Il paradosso vuole che ieri, per la prima parte della giornata, mentre si succedevano dichiarazioni di interdizione reciproca, sembrava che i principali nemici dell'accordo fossero i due leader dei partiti che dovevano sottoscriverlo, Nicola Zingaretti e Luigi Di Maio.

Mentre un altro paradosso altrettanto singolare voleva che, in serata, in un turbolento tavolo di mediazione, l'uomo che cercava di stemperare (con successo) quest'ostilità fosse proprio quel Giuseppe Conte, ovvero colui che fino al giorno prima era (apparentemente) la pietra dello scandalo e il motivo della divisione tra Movimento 5 Stelle e Pd.

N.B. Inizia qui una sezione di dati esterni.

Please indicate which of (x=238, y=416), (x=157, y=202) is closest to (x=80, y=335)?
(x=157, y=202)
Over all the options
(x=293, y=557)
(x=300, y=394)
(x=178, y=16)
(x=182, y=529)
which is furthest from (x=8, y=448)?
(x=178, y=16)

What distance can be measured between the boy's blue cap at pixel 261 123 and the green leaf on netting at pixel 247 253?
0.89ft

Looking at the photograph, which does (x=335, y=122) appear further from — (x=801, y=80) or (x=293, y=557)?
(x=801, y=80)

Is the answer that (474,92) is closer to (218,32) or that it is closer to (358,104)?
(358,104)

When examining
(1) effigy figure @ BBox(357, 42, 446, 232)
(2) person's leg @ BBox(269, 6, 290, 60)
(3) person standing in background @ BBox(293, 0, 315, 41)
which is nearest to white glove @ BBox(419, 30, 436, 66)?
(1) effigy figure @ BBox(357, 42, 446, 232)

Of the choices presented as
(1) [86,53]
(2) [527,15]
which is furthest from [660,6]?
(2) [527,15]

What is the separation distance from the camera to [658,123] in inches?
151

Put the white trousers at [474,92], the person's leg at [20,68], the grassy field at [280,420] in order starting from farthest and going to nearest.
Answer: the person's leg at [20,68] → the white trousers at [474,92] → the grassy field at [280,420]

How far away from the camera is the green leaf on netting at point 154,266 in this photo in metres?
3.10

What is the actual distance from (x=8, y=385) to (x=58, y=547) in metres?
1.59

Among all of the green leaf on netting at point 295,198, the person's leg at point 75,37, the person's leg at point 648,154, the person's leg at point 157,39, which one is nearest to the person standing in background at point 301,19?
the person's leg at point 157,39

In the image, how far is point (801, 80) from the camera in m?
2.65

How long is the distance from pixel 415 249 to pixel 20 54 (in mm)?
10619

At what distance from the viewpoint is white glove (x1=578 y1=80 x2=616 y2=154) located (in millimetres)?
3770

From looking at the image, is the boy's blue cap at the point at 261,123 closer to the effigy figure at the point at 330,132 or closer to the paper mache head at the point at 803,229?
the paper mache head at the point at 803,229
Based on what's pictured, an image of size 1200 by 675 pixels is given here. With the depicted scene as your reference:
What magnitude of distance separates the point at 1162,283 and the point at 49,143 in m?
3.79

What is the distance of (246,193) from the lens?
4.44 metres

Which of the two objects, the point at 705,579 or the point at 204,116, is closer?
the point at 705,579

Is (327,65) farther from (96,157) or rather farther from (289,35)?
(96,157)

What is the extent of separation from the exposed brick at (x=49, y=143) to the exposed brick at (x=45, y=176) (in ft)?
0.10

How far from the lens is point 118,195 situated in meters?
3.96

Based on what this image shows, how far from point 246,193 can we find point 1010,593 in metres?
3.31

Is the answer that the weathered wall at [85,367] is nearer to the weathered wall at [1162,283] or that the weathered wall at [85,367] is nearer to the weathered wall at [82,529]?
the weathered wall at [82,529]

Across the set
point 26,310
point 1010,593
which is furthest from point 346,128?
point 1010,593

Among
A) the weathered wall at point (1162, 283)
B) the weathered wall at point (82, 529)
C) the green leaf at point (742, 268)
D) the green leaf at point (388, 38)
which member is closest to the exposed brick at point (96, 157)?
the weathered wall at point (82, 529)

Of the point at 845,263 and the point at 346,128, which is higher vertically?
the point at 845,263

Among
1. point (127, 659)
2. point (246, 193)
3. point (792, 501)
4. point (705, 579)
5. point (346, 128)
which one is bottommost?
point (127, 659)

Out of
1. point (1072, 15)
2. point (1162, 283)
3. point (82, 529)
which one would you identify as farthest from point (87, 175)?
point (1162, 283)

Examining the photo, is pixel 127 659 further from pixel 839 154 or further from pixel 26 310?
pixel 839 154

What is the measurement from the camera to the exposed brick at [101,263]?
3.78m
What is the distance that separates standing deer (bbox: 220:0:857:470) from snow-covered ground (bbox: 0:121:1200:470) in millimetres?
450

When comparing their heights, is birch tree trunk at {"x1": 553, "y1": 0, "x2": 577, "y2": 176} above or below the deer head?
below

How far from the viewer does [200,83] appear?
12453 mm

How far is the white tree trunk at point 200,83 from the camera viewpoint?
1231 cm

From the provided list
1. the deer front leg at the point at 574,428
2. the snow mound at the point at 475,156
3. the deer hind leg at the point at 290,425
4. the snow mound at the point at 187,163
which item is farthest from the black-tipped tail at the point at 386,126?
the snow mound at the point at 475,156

Due giorni fa si litigava sul premier, ora sul Viminale. Il problema è che, in queste ore concitate, se volete capire la vera posta della partita, non dovete guardare le apparenze - del tutto ingannevoli - ma la sostanza. E dovete immaginare che questo dialogo tra ex nemici - da un lato il cosiddetto "partito di Bibbiano", dall'altro, "l'armata degli incompetenti" e del "bibitaro" (Vincenzo De Luca dixit) - non vada letto con le categorie della politica tradizionale, ma con un mix di chiavi interpretative che oscillano fra una partita a scacchi e un videogame. "Di Maio vuole prendere tutto!", dicevano le veline di uno scandalizzato Pd. "Zingaretti e il Pd vogliono costringerci a digerire i loro vecchi arnesi!", si lamentavano off record i trapper del Movimento 5 Stelle. Il bello è che sono vere entrambe: da un lato è stata una partita a scacchi, perché come nel gioco, "ogni scelta - diceva in un bel libro lo scrittore Paolo Maurensig - comporta l'abbandono di tutte le altre alternative possibili".

Dall'altro, esattamente come nei videogame Adelaide generazione Cinque Stelle, per tre giorni Zingaretti e Di Maio sono morti e risorti. La sostanza, però è questa: Zingaretti dovrà accettare Di Maio nel governo. Mentre Di Maio dovrà rinunciare al sogno di portare a casa sia Palazzo Chigi che il Viminale. La montagna delle chiacchiere, delle ipotesi, dei veti incrociati tra gialli e rossi finirà oggi, infilata dentro l'imbuto del Quirinale. Solo a quel punto, davanti a Mattarella sarà pronunciato il fatidico "rien ne va plus".

A cosa sono serviti dunque i tavoli convocati, annullati, poi sostituiti da cabine di crisi? A tenere a bada i problemi interni dei leader: da un lato Zingaretti si è trovato di fronte alla squadra dei suoi negoziatori, e si erano già tutti assegnati (compreso l'ineffabile Andrea Marcucci), una poltrona di ministero. Dall'altro Di Maio si è trovato di fronte il fuoco di contraerea vero, quello di Alessandro Di Battista, che è uscito allo scoperto, per provare a raccogliere l'opposizione interna malpancista all'accordo nel M5S. È molto interessante, quindi che in questa fase tellurica e compulsiva in cui tutto poteva saltare, a garantire la tenuta siano stati due "padri nobili". Da un lato Pier Luigi Bersani, che parlando al suo ex partito, ha fatto il gesto simbolico di autocritica che i Cinque Stelle aspettavano: "Abbiamo ammucchiato il Movimento ai barbari, i populisti. E non abbiamo capito le istanze che ci stava rappresentando. È stato un errore". E dall'altro è stato Conte a sedare le ultime tentazioni di Di Maio di approfittare in extremis di un secondo forno con la Lega. Ieri, le ultime seducenti profferte del Carroccio, sono arrivate per bocca del ministro Gianmarco Centinaio: "Tutte le richieste che il M5S sta facendo al Pd, siamo pronti a concederle, sono già nel programma comune".

Non è un mistero, che al fianco di questo offerta, la Lega abbia messo sul piatto una proposta choc, la poltrona di Palazzo Chigi per Di Maio. È qui che Conte è stato decisivo, quando ha detto al leader del M5S: "Se vuoi fare questo io non sarò al tuo fianco". Ma poi il premier si è spinto più in là, avvisando che se quella trattativa non si fosse chiusa, si sarebbe andati al voto. Il resto sono dettagli: se Di Maio fa cappotto sarà anche vicepremier. Se Zingaretti raggiunge i suoi obiettivi avrà i ministeri economici e le infrastrutture. Poi, il problema non sarà durare, ma convincere i propri elettori.